A looming public corruption scandal involving state figures
Frank James Lyon admitted paying public officials in Hawaii and Micronesia more than $400,000 in bribes that bought his firm more than $10 million in contract work over a decade. Federal authorities prosecuting the case have declined to publicly identify which Hawaii state officials Lyon admitted paying more than $250,000 to in order to secure a $2.5 million contract for Lyon Associates. Civil Beat.

Not all lawmakers embrace gut-and-replace tactic
The dismissal of a lawsuit challenging the Hawaii Legislature’s practice of gutting bills and replacing them with entirely new content often unrelated to a bill’s original intent is expected to be appealed. In the meantime, more than a half-dozen lawmakers are expressing their opposition to the practice known as “gut-and-replace.” Civil Beat.

Bail reform on tap in Legislature
A task force established to examine pretrial detention for criminal defendants has recommended eliminating bail for nonviolent offenders charged with misdemeanors and petty misdemeanors but stopped short of eliminating cash bail altogether. Tribune-Herald.

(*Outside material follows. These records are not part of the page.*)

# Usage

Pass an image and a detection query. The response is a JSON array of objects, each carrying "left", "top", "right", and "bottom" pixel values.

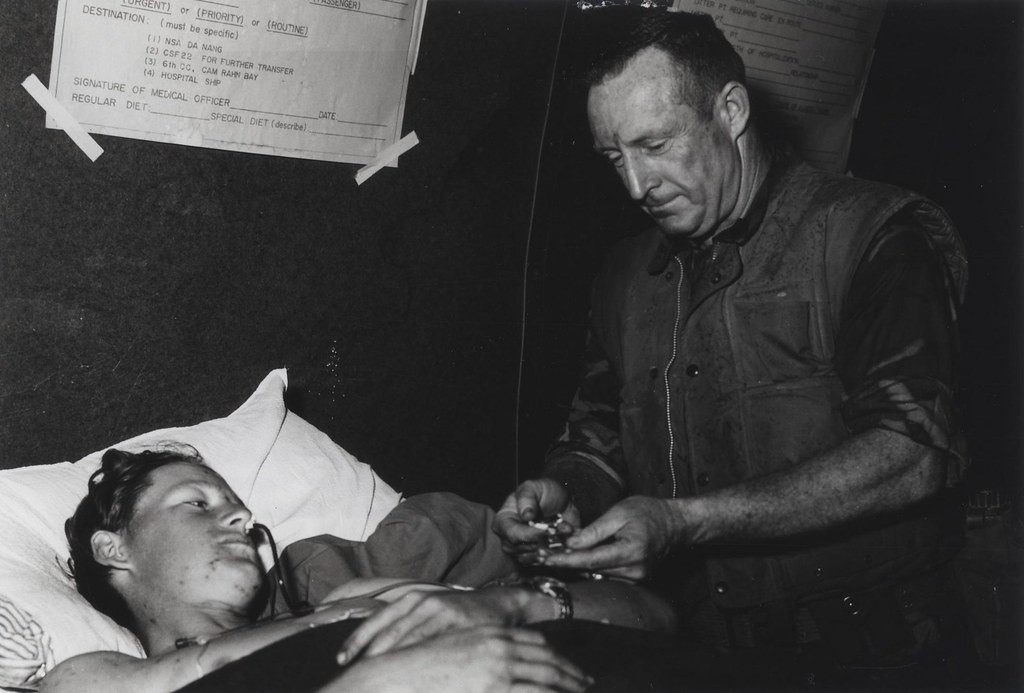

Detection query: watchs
[
  {"left": 524, "top": 573, "right": 573, "bottom": 618},
  {"left": 529, "top": 513, "right": 572, "bottom": 552}
]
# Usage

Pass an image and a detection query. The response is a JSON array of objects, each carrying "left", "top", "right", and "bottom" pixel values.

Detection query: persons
[
  {"left": 34, "top": 448, "right": 908, "bottom": 693},
  {"left": 491, "top": 10, "right": 985, "bottom": 693}
]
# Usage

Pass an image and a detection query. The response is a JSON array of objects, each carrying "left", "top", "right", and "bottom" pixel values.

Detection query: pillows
[{"left": 0, "top": 366, "right": 407, "bottom": 691}]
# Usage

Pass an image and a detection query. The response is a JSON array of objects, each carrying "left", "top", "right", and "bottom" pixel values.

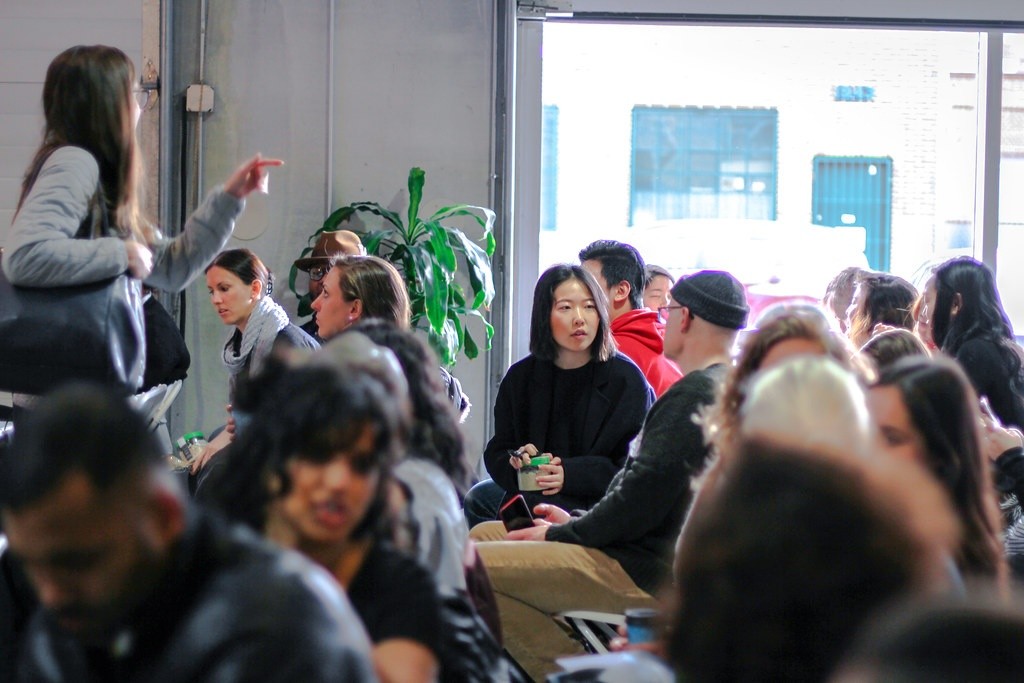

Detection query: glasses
[
  {"left": 308, "top": 267, "right": 330, "bottom": 281},
  {"left": 658, "top": 306, "right": 694, "bottom": 324}
]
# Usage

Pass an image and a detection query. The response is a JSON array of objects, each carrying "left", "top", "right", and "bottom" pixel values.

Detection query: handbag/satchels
[{"left": 0, "top": 146, "right": 136, "bottom": 395}]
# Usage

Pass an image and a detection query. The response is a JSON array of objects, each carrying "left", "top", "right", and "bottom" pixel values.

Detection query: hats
[
  {"left": 294, "top": 229, "right": 364, "bottom": 272},
  {"left": 670, "top": 269, "right": 750, "bottom": 328}
]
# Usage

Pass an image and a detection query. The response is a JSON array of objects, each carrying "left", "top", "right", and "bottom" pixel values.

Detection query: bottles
[
  {"left": 517, "top": 456, "right": 550, "bottom": 490},
  {"left": 176, "top": 432, "right": 208, "bottom": 462}
]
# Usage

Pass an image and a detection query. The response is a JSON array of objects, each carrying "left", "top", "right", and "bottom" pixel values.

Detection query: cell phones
[{"left": 500, "top": 495, "right": 535, "bottom": 532}]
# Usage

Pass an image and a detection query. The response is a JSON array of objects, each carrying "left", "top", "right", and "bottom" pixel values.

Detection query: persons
[
  {"left": 465, "top": 240, "right": 1024, "bottom": 683},
  {"left": 0, "top": 230, "right": 503, "bottom": 683},
  {"left": 0, "top": 45, "right": 284, "bottom": 460}
]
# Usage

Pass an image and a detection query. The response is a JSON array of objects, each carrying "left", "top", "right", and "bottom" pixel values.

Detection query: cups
[{"left": 626, "top": 609, "right": 661, "bottom": 644}]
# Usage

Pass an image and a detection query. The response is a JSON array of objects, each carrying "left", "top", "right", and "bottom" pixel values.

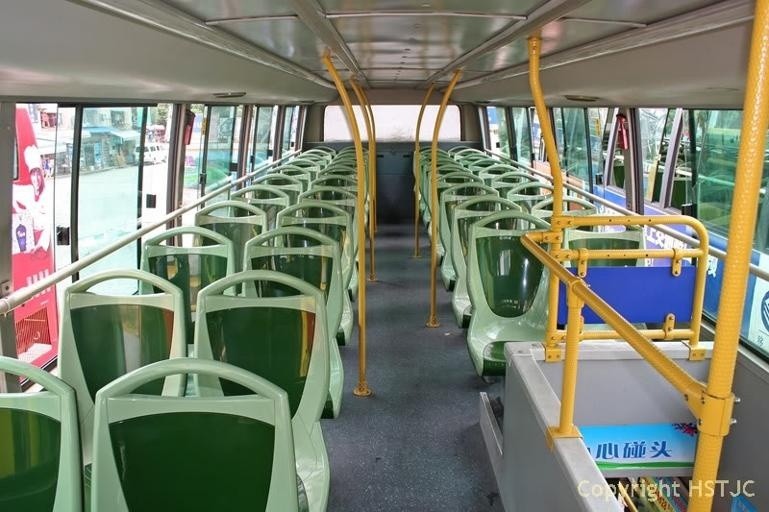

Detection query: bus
[
  {"left": 486, "top": 106, "right": 769, "bottom": 366},
  {"left": 177, "top": 102, "right": 303, "bottom": 190},
  {"left": 12, "top": 106, "right": 60, "bottom": 391}
]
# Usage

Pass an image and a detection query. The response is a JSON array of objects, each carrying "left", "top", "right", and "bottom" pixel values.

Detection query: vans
[{"left": 134, "top": 144, "right": 168, "bottom": 166}]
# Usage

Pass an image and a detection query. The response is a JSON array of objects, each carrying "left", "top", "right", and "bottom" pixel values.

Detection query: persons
[{"left": 12, "top": 167, "right": 54, "bottom": 256}]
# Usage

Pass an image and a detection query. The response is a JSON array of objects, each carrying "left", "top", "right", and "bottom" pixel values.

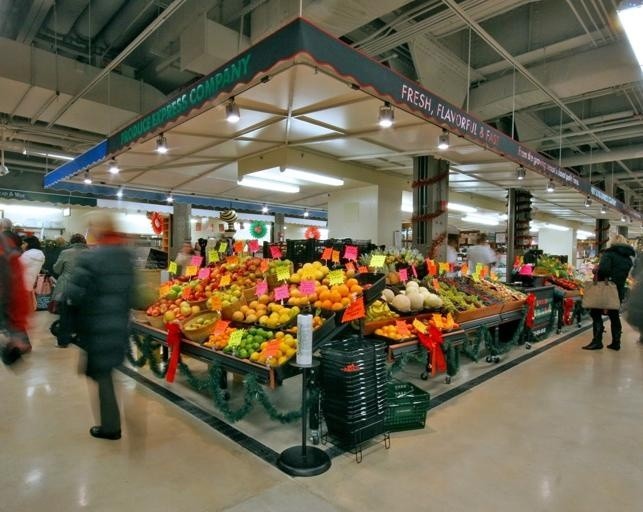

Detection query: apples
[
  {"left": 146, "top": 298, "right": 200, "bottom": 323},
  {"left": 167, "top": 279, "right": 198, "bottom": 298}
]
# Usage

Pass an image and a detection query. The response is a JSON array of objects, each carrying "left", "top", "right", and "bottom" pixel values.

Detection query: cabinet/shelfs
[
  {"left": 544, "top": 269, "right": 633, "bottom": 334},
  {"left": 401, "top": 223, "right": 413, "bottom": 249},
  {"left": 364, "top": 278, "right": 527, "bottom": 384},
  {"left": 129, "top": 268, "right": 385, "bottom": 445},
  {"left": 159, "top": 213, "right": 173, "bottom": 268}
]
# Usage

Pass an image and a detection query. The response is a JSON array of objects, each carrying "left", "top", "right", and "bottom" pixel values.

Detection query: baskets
[
  {"left": 130, "top": 308, "right": 148, "bottom": 324},
  {"left": 180, "top": 310, "right": 221, "bottom": 343},
  {"left": 188, "top": 299, "right": 210, "bottom": 310},
  {"left": 221, "top": 298, "right": 243, "bottom": 319},
  {"left": 385, "top": 381, "right": 430, "bottom": 400},
  {"left": 386, "top": 401, "right": 431, "bottom": 434},
  {"left": 286, "top": 239, "right": 373, "bottom": 261},
  {"left": 234, "top": 283, "right": 259, "bottom": 301},
  {"left": 266, "top": 267, "right": 289, "bottom": 289},
  {"left": 317, "top": 337, "right": 391, "bottom": 446},
  {"left": 147, "top": 315, "right": 164, "bottom": 330}
]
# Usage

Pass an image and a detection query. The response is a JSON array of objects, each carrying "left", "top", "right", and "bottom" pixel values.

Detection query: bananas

Lawmaker wants fluoride added to  water system to improve oral health
Senator Karl Rhoads explained reducing tooth decay is one of the reasons why he’s fighting for the change. “We have the worst children’s dental health in the country.  We’re at number 50. At the third grade level we have more cavities than any other state,” said Rhoads. Rhoads said the four, big water systems of each county would be required to fluoridate their water.  It’s an idea he’s confident would be safe and cost-effective. KITV.

Lawmakers will address major policy questions attributed to climate change
Rising seas and crumbling shorelines are staring lawmakers in the face as they consider more than a dozen bills dealing with climate change this session. Where should the state armor its shoreline against rising seas and where should residents and businesses retreat? Should Hawaii start setting money aside now to relocate coastal highways that are forecast to be underwater in the coming years? Civil Beat.